As noted above, when you use the web, you’re already shifting some of the processing to some other machines. In principle, you could expand on that to do more of the same thing locally over USB. In reality, there are two problems with that:
USB 2.0 and even fireware is slower than the gigabit ethernet port(s) pretty much all current machines have and you can get much higher speed connections than that on a local network by shifting to stuff like FibreChannel - though it’s not cheap (in the order of $400 per end-point, plus a $2000++ switch if you want to easily connect multiple machines together). Fibre channel is used a lot for connecting to high-speed disc arrays.

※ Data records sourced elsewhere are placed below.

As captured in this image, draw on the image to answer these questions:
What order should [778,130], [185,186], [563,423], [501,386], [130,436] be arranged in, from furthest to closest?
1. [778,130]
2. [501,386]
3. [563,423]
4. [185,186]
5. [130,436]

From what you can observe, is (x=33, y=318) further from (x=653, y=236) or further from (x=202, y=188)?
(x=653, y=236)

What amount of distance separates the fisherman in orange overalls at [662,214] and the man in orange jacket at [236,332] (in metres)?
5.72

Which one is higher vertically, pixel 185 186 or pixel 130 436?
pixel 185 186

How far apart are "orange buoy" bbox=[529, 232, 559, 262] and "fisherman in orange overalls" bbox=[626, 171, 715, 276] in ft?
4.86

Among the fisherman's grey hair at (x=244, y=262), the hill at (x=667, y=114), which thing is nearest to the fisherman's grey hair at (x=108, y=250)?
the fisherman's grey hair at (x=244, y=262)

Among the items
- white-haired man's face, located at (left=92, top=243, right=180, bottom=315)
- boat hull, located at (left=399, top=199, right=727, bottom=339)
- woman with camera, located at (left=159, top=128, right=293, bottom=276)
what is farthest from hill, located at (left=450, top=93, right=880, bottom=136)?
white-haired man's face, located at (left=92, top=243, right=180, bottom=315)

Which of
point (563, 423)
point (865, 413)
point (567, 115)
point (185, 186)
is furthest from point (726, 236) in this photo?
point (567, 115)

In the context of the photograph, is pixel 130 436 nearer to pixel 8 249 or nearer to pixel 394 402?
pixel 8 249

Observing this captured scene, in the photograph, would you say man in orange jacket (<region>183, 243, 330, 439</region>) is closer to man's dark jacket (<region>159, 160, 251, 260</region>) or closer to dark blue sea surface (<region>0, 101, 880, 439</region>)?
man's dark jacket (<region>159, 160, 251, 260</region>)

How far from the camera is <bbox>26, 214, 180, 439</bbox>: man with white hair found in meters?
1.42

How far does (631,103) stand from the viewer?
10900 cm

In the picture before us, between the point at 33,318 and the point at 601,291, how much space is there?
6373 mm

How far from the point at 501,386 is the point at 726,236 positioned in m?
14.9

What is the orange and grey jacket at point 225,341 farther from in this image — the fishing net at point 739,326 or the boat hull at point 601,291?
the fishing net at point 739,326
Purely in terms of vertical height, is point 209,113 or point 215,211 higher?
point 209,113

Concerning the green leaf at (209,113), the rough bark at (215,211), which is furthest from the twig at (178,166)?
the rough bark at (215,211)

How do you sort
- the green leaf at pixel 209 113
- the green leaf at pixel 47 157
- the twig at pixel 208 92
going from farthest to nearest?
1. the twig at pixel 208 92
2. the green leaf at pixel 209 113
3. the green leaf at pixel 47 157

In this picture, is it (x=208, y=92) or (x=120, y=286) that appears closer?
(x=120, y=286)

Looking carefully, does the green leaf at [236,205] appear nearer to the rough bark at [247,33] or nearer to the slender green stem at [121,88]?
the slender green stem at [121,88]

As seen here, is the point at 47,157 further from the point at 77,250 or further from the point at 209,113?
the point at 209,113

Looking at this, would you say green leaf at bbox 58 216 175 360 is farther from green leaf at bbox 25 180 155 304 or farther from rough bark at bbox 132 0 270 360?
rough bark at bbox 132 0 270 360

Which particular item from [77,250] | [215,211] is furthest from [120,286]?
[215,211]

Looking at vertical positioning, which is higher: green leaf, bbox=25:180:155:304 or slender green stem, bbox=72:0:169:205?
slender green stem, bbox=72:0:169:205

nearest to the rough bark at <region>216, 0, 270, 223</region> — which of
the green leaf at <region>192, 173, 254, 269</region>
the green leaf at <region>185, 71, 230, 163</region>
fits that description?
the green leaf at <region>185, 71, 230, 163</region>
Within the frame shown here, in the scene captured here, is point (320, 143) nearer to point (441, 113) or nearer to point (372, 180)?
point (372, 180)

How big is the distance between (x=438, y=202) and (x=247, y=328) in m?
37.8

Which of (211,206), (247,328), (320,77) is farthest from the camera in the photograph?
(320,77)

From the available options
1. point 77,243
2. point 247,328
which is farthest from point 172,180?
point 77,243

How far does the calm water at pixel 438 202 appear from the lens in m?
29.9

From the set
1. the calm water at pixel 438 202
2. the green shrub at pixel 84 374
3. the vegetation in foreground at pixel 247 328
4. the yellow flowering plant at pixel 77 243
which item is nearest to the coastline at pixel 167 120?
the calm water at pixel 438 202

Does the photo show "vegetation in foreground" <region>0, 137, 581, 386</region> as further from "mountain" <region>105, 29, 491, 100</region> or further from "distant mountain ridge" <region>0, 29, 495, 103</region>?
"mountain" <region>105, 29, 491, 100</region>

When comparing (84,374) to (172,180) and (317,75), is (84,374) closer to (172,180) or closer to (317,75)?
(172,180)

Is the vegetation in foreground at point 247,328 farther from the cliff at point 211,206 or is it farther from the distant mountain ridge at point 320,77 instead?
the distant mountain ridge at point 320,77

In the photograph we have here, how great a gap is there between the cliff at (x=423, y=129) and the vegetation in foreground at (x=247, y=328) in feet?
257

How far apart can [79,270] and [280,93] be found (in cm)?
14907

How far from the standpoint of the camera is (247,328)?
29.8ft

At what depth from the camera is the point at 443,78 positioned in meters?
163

Even with FibreChannel type connections, the transfer speed is very slow when compared to the speed that RAM can be read/written by the CPU if it’s all mounted in a single well-designed package like a single computer. Also, if machine A wants to read from machine B, this doesn’t only slow down machine A, it also adds processing overhead on machine B. Basically, to use those kinds of setups efficiently, the software needs to be designed from the ground up with distributed use in mind, and not all software problems can easily be split up like that.
The only way you can “really” distribute generic programs with any efficiency is by running the whole program on the other machine and have the GUI or other I/O redirected over the network - X Windows and VNC are technologies that do this fairly well - though you still need a relatively high-speed, low-latency network for any graphically-intense applications.
You get a lot less of those problems if you just put more processors in a single package; hence the popularity of multi-core and multi-processor machines. Programs still need to be designed to use more than one core, but that’s easier to do than “real” distribution, and if you run multiple programs on only a few cores the hardware and the OS typically take care of all the bookkeeping.
Not exactly what you are asking for, but the SheevaPlug (http://en.wikipedia.org/wiki/SheevaPlug) is an inexpensive little computer that you could buy a few of and offload some computation, but would require custom work. You couldn’t just tell Windows to use it some of the time.